Great post Brian! I like how you described the evolution of your board and how you reacted to problems as they came up.

5:16 PM

Blogger Alexei Zheglov said...

Bryan, nice post! I have a few suggestions:

1. The common practice is to draw your "in-progress" and "done" as two subcolumns of a big column labelled e.g. "development" and have a combined WIP limit on "development."

2. In your case, the combined development WIP limit could be set to 12 - in this case, considering the diagram in the middle of the post, the development should be pulling 4 more items right now, emptying the "accepted" queue. Then your product manager/owner/team is ready to decide which 4 items to pull out of the backlog to accepted. This can be done just-in-time or at a regular (e.g. weekly) planning/queue replenishment meeting.

Alternatively - and this should be the case if you believe the team shouldn't be pulling more work into development when the board looks like this - the WIP limit for development should be 8. The limit could also be anywhere between 8 and 12 and the pull would be somewhere between the two scenarios.

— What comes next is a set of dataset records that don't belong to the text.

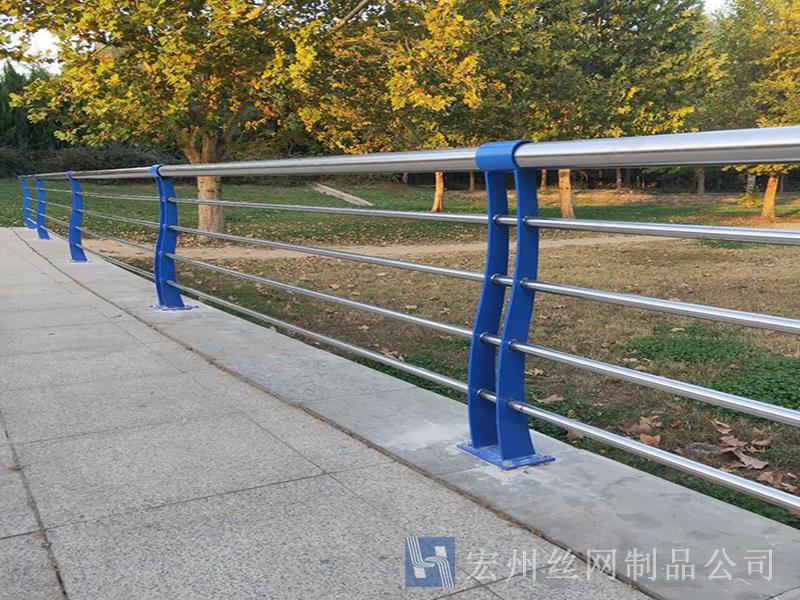 宏州丝网制品公司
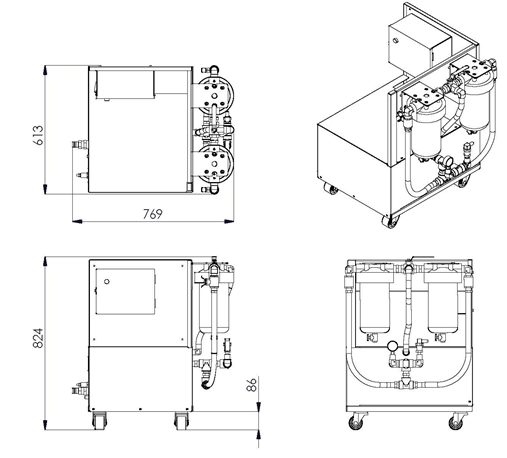 613

769

824

86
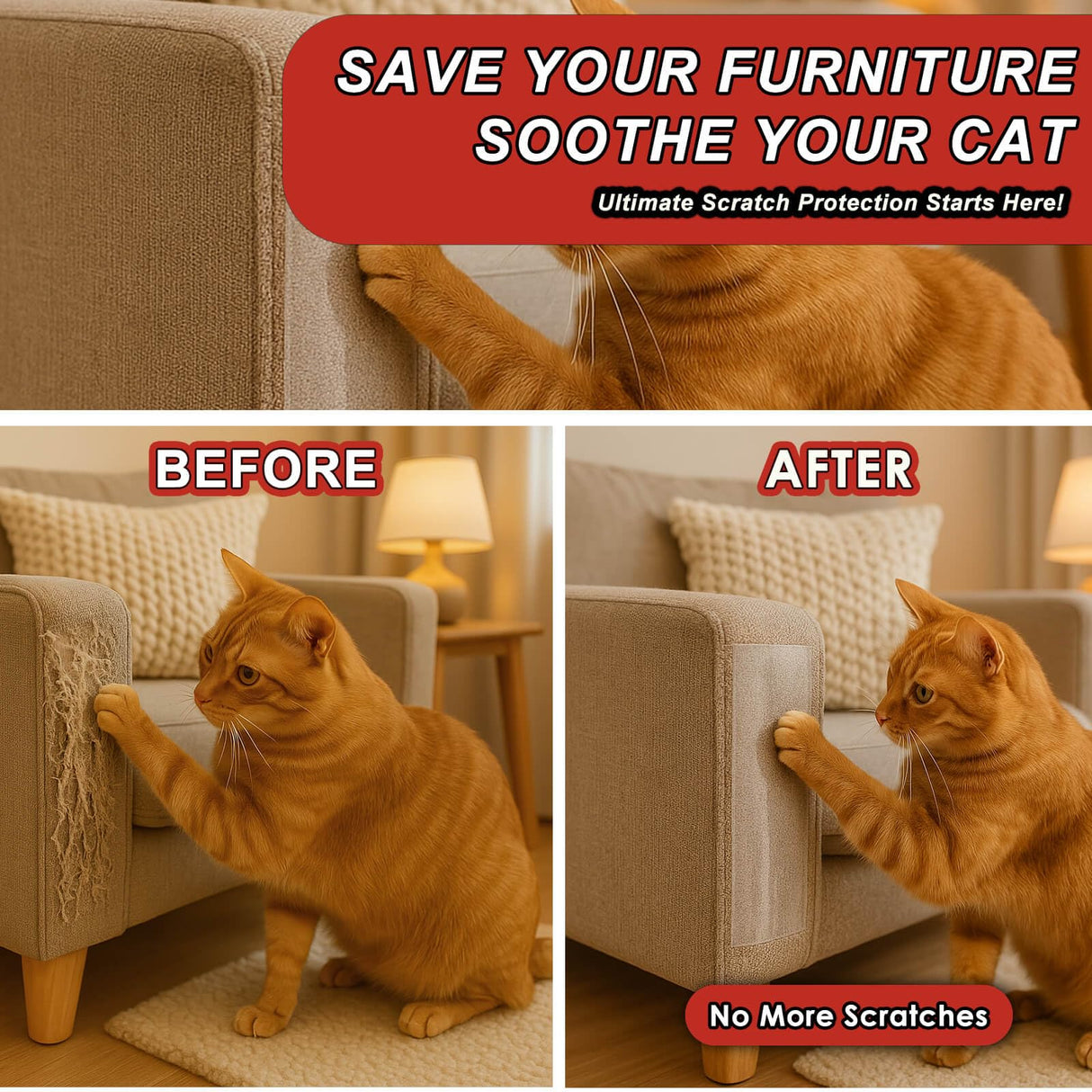 SAVE YOUR FURNITURE
SOOTHE YOUR CAT

Ultimate Scratch Protection Starts Here!

BEFORE

AFTER

No More Scratches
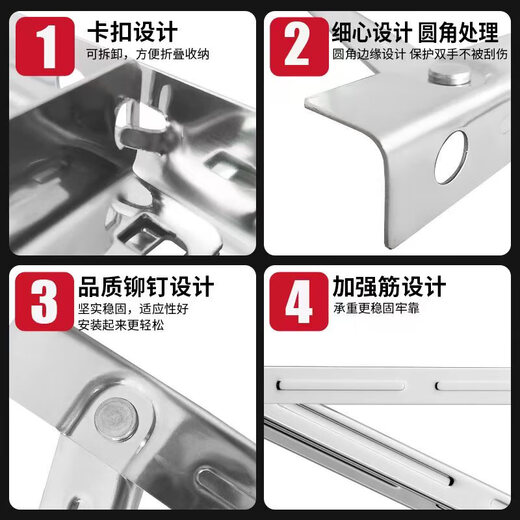 1
卡扣设计
可拆卸，方便折叠收纳

2
细心设计 圆角处理
圆角边缘设计 保护双手不被刮伤

3
品质铆钉设计
坚实稳固，适应性好
安装起来更轻松

4
加强筋设计
承重更稳固牢靠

3. Instead of estimating the initial or remaining effort, watch the lead time. If you feel inclined to estimate the remaining effort, that may sometimes be a sign that you may be missing an intermediate state in your value stream/workflow.

4. There are several electronic Kanban tools that can match your physical board pretty well and not force you into any bad habits. I am a LeanKit user and would probably use it for a board like this.

5. Limit WIP in "surface." See what happens!